Every high school debater knows a climate change debate is a bad idea
Anybody who spent time in the low-stakes-but-ego-ridden world of high school debate knows: Debate is a terrible way to address a topic with any semblance of subtlety.
That goes double for any topic related to science.
Climate change, then, would make for a particularly terrible topic for an open debate. It’s no coincidence then that Scott Pruitt, administrator of the Environmental Protection Agency and an avowed climate denier, has been pushing for a “red team/blue team” debate around the science of climate change.
Pruitt does a good job of making the idea sound reasonable enough.
“There are lots of questions that have not been asked and answered,” Pruitt said. “Who better to do that than a group of scientists … getting together and having a robust discussion for all the world to see.”
A red team/blue team is a particular style of debate in which one side (red) challenges a consensus. The other side (blue) defends it.
Groups of scientists, particularly climate scientists, do this constantly. They hash out findings by publishing studies in peer-reviewed journals and at major conferences. They just don’t do it in a debate format and for good reason.
High school debaters know what debate is about, and it’s not about facts or policy or rational thought. It’s about people error-prone, confirmation-seeking, causation/correlation-confusing, generally-not-that-sharp people.
It’s a perfect format for climate deniers seeking to take their science-deficient case to the American public. That’s why the debate has been roundly rejected by most any scientist worth their doctorate. Science and its methods exist to sift out human error. In debate, human error is just part of the fun.
That’s a lesson high school debaters know well. They exist in a world where people spend hours in libraries combing through source material for crucial pieces of information that can make or break entire cases.
It’s high school sports for future lawyers. Also, you learn sweet pen tricks.
One of the many skills high school debate taught me: how to twirl a pen. pic.twitter.com/jEjL4xlx5E
Emily Farris (@emayfarris) May 30, 2017
The problem with high school debate is the problem with debate in general the judges. Debaters battle in front of judges that are usually just the parents of kids on that school’s teamthat is to say just the regular-ole public. Any decent high school debater quickly learns that to win is not to be right, it’s to read the judge and figure out how to get their vote. Same will go for a “debate” about climate change.
High school debaters know what debate is about, and it’s not about facts or policy or rational thought.
It’s worth noting that this is not an indictment of high school debate itself. I still look back fondly on my time in debate, where I learned far more from my debate teacher and fellow debaters than I did in any other class. It was the first piece of education that taught me how to think critically.
It’s also how I ended up wearing dress clothes on the weekends while riding in a school bus without air conditioning in Houston, Texas. We weren’t sweating through our khakis to defend an ideology.

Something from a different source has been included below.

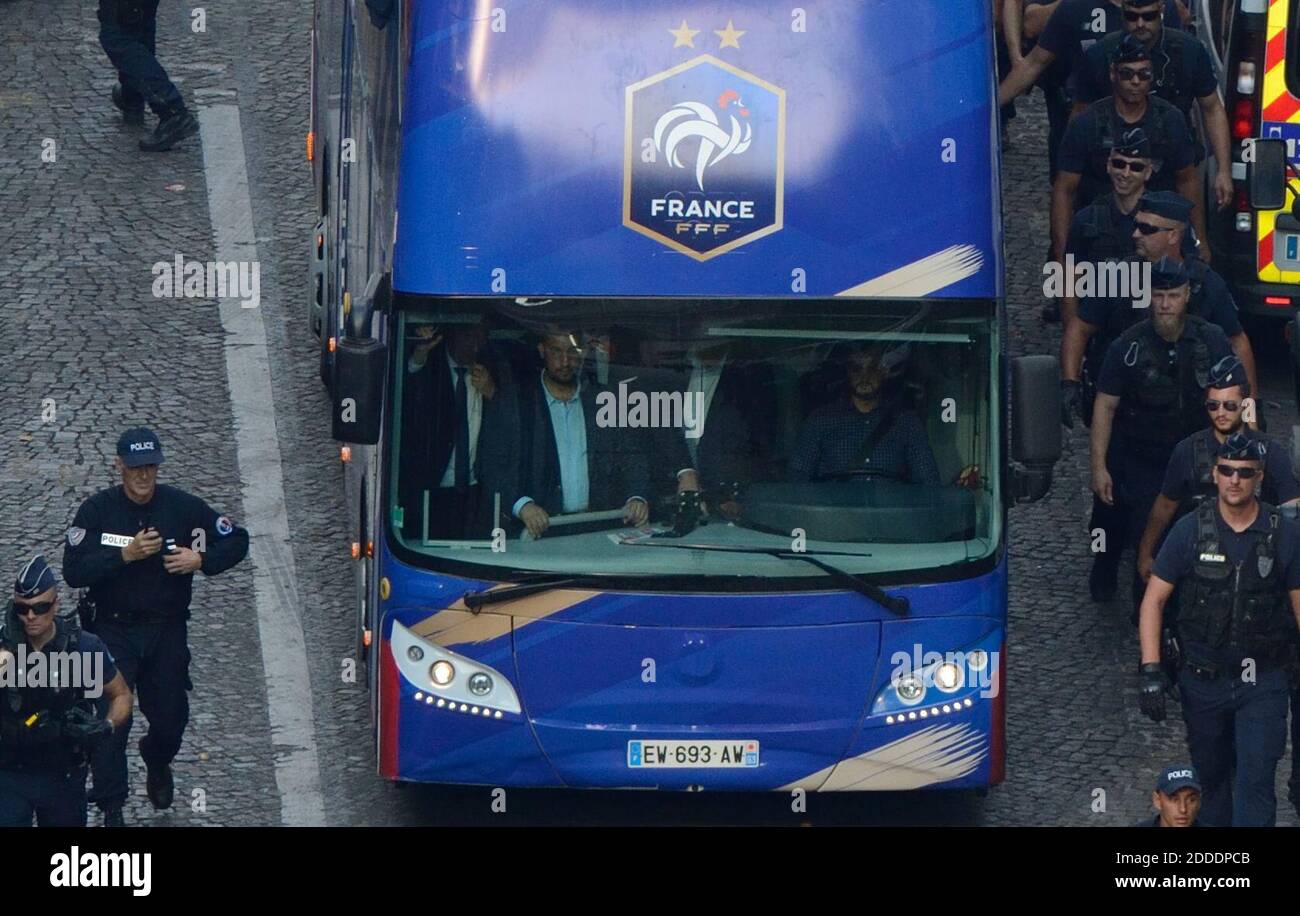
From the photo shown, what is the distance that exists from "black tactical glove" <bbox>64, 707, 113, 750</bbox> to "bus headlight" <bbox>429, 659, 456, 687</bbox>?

Quite the opposite. Debate tests the skills of the debaters involved, not the actual merit of whatever topic or argument is being discussed. That’s why it’s the perfect format for climate deniers seeking to sway the public to their side without all that pesky science getting in the way. Two suave climate deniers will wipe the floor with a couple of numbers-focused scientists and people will feel smarter for having sided with the deniers.

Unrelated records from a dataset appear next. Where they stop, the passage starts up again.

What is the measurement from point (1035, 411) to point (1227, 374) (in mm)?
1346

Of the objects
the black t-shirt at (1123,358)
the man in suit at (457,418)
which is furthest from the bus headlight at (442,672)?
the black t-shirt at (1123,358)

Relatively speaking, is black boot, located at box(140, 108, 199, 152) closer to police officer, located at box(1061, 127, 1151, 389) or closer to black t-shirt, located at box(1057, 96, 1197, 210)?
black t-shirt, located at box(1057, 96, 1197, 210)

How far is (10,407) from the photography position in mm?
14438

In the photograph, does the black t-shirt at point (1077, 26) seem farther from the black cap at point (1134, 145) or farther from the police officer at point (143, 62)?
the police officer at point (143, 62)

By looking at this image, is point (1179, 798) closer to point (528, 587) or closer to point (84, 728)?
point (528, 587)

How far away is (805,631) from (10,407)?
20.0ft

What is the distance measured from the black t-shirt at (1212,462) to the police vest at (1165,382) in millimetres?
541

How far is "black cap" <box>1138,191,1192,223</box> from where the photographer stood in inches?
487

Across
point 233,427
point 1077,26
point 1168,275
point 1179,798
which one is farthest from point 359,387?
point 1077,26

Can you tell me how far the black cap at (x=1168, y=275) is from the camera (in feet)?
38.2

The public’s overestimation of its own intelligence when it comes to complex topics speaks to the evil genius of a climate debate. A debate just seems like a good structure. It satisfies some notion that we are great judges that can understand complex topics and decide for ourselves. This is, of course, not the case. Humans tend to be easily swayed by any variety of elements that have nothing to do with the issues at hand when making judgements.

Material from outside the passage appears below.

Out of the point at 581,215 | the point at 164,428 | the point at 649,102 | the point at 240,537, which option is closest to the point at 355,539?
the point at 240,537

Yet a debate just seems so entirely reasonable. Debates are part of American history. If they were good enough for Abraham Lincoln and John F. Kennedy, they’re good enough for some weather nerds … right?
Climate scientists now face a no-win scenario. Doing the debate makes climate deniers appear on equal footing with climate scientists, elevating them far beyond where they should be. Such is the search for “balance” in the Trump era, where all viewpoints are worth of hearing. By that logic, it’s worth having a debate between flat earthers and round earthers. In a world where all sides are worth hearing, experts and consensus are drowned out.
The alternative isn’t much better. Rejecting the debate comes off as having something to hide. If scientists refuse to participate, climate deniers get to claim victory by forfeit. And then Pruitt and the EPA might hold the debate anyway.
If the debate does end up happening, just remember this one thing: Debate is about the people involved, not the topic at hand. Debate is not about finding facts, let alone making scientific discoveries. Debate is about sellingyourself, primarily.